Mercurio se dio cuenta de que no podía seguir conteniendo el dolor que lo abrumaba. Sintió que no podía esconderlo por más tiempo, parapetado tras la ira. Tuvo miedo. Se sintió enjaulado y le entraron ganas de huir. Pero no se movió de la silla. En lugar de eso estrechó la mano de Benedetta.
—Sí, estoy mal —le dijo.
Benedetta le sonrió.
—Cuenta conmigo —susurró.
Mercurio sintió que algo se desgarraba en su interior. Sintió deseos de rendirse, de abandonarse, de aceptar que no era un hombre sino un muchacho como los demás. Pensó que sería bonito reconocer que era débil y que estaba asustado. Pensó que tal vez se podía liberar del peso que lo oprimía, tan grande que no podía llevarlo solo en el corazón, sin la ayuda de nadie. Sintió que desfallecía. Se dio cuenta de que estaba cediendo. Respiró.

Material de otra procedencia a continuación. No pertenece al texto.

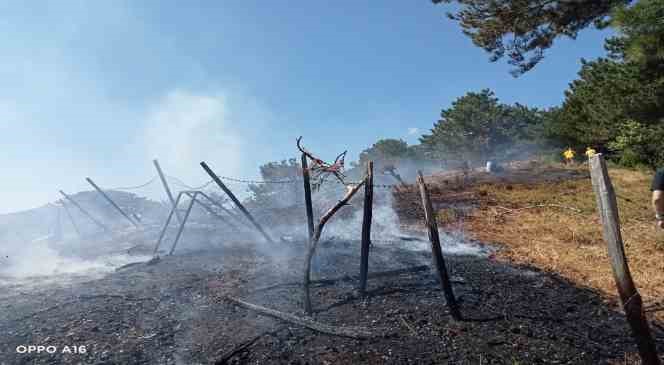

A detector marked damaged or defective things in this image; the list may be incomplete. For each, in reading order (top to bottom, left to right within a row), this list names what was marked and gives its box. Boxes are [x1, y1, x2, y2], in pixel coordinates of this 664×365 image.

charred wooden post [59, 189, 109, 232]
charred wooden post [85, 177, 139, 228]
charred wooden post [151, 159, 182, 223]
charred wooden post [167, 192, 196, 255]
charred wooden post [202, 161, 274, 243]
charred wooden post [304, 178, 366, 312]
charred wooden post [358, 161, 374, 294]
charred wooden post [418, 171, 460, 318]
charred wooden post [588, 154, 660, 364]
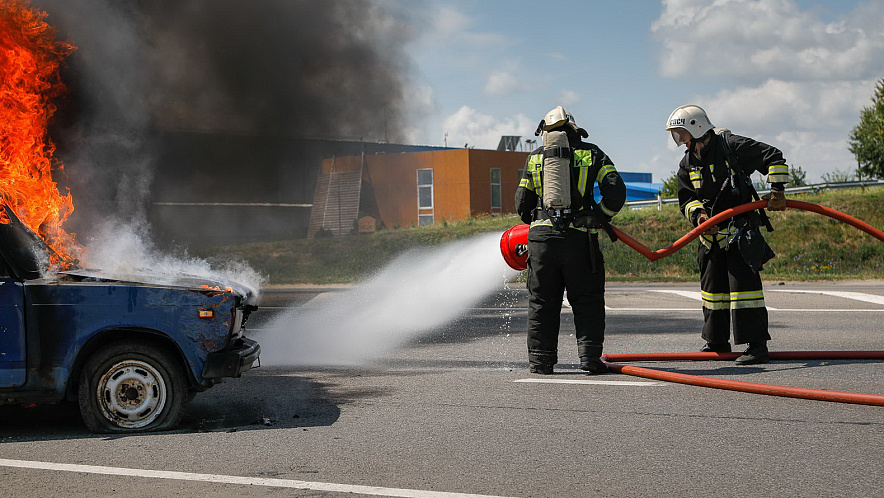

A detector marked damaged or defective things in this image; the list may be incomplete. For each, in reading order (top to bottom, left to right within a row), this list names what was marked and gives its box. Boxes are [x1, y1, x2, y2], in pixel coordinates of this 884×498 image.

—Gracias, Benedetta —dijo.
Acto seguido hundió la cara en el regazo de su amiga y empezó a llorar quedamente, como si se estuviera desangrando.
Benedetta miraba hacia delante con una expresión triunfal a la vez que le pasaba los dedos por el pelo desenredándole los rizos como habría hecho con una muñeca.
—Ahora me tienes a mí —le decía, sintiendo que Mercurio se abandonaba con docilidad a sus caricias.